== DOCUMENT EXCERPT ==

India’s Rio hopes may have taken an early beating with two high-profile athletes, wrestler Narsingh Yadav and shot putter Inderjeet Singh, finding themselves in the dope net but this could be just be the tip of the iceberg. Official statistics accessed by TOI underline a far more disturbing trend — Indian sports is a cesspool of doping-related offences.
An alarming number of 687 athletes have been banned for doping-related offences since January 1, 2009, an average of 100 athletes being banned every year, as per National Anti-Doping Agency (NADA) records.
The Olympic year of 2012 marked a spike of 176 sportspersons being banned for doping, but stricter checking has ensured a drop in numbers in subsequent years. Again, this year, 72 athletes across all categories were censured for dope-related offences till July 18, 2016. Of them, 16 made the list for violations committed on or after January 1 this year. The remaining 56 were included for offences carried over from last year in the run-up to Olympic preparations. Statistics was not available for the years before 2009.
In 2014, India was third in world’s doping offenders’ list, behind Russia and Italy, showing how deep the malaise has spread.
Track and field athletes (266) form the bulk of doping offenders, followed by weightlifters (169). Most of the offenders on the list are national-level and international-level athletes who compete in junior, senior, school games and University Games. Several athletes tested positive for Nandrolone and Stanozolol (both anabolic steroids). The offenders also included boxers, cyclists, wrestlers, powerlifters, swimmers, judokas and kabaddi players.
Experts say India must follow the WADA rule strictly to curb doping in sports. “Emphasis must be on smart testing of athletes and preparing their biological passports to keep track,” former NADA chief Mukul Chatterjee told TOI. “The whereabouts clause should be strictly followed and emphasis should be given to out-of-competition tests. There’s still a need to make the athletes aware of the evils of doping. Parents and coaches must be made aware of the menace. That can help in checking use of banned substances,” he said.

===
== DATA ==

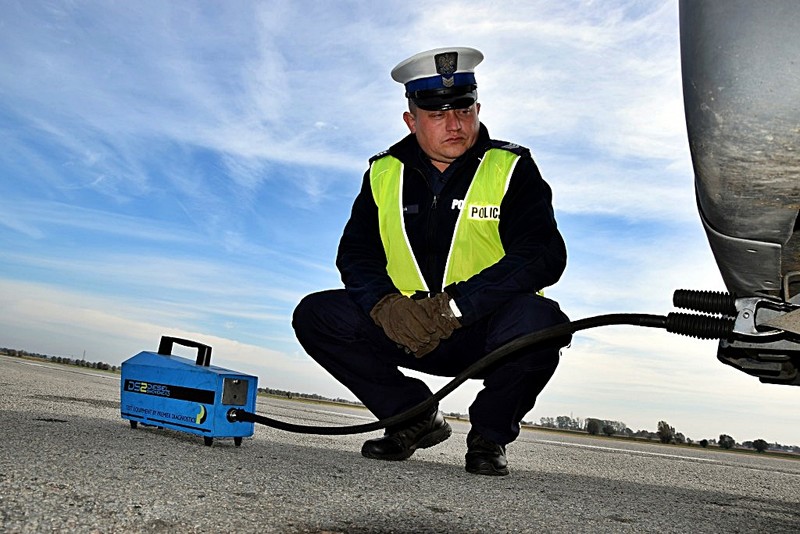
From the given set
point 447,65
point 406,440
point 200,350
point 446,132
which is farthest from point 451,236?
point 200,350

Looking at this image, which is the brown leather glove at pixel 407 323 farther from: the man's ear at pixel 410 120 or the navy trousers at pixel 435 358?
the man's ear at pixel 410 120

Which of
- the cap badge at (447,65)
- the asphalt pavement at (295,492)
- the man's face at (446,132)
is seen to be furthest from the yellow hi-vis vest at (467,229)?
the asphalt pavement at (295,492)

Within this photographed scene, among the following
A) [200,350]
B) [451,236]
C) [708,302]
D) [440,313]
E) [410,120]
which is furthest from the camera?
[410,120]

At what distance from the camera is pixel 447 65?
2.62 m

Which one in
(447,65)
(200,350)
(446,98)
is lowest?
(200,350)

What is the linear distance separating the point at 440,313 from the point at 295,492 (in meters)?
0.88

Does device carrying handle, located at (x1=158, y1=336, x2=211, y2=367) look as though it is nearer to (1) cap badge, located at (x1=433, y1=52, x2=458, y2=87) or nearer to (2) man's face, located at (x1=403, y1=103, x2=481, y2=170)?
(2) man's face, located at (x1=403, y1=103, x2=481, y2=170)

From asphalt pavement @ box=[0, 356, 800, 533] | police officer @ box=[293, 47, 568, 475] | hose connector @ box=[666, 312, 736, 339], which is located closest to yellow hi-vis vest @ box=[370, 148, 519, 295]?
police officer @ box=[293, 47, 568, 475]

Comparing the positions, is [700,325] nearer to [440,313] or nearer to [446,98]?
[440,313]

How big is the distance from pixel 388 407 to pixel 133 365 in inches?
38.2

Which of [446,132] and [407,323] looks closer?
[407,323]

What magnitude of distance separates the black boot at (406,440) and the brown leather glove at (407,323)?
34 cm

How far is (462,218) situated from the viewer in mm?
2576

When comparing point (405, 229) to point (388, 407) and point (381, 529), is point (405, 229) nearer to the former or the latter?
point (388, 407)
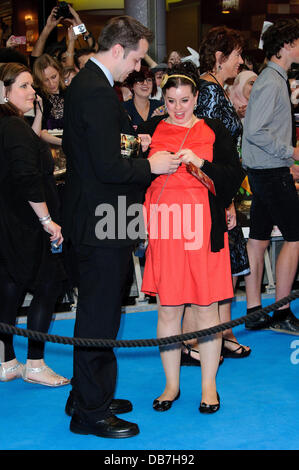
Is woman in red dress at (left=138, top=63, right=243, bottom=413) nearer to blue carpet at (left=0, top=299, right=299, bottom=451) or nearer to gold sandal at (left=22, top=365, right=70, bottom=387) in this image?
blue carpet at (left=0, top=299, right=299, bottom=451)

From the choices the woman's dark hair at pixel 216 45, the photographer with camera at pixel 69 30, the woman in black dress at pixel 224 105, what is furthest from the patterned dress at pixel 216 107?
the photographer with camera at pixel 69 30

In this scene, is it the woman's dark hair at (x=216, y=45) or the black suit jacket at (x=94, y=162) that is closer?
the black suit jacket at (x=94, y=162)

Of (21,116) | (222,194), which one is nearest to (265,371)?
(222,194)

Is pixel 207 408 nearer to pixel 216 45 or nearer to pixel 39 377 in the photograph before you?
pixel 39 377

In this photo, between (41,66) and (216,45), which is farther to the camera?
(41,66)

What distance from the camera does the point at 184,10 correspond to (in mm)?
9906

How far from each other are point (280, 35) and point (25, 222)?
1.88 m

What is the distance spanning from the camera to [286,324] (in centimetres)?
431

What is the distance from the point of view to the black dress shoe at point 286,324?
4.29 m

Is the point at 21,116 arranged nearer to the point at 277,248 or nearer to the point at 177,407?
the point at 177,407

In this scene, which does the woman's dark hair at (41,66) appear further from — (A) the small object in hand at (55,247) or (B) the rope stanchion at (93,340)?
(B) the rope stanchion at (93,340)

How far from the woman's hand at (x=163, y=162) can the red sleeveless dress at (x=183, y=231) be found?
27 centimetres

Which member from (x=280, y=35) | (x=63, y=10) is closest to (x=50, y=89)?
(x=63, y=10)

===

### TASK OBJECTIVE
From the article on doping in Indian sports, write out the passage that starts with "India’s Rio hopes" and goes on through "of doping-related offences.".

### SOLUTION FOR THIS PROBLEM
India’s Rio hopes may have taken an early beating with two high-profile athletes, wrestler Narsingh Yadav and shot putter Inderjeet Singh, finding themselves in the dope net but this could be just be the tip of the iceberg. Official statistics accessed by TOI underline a far more disturbing trend — Indian sports is a cesspool of doping-related offences.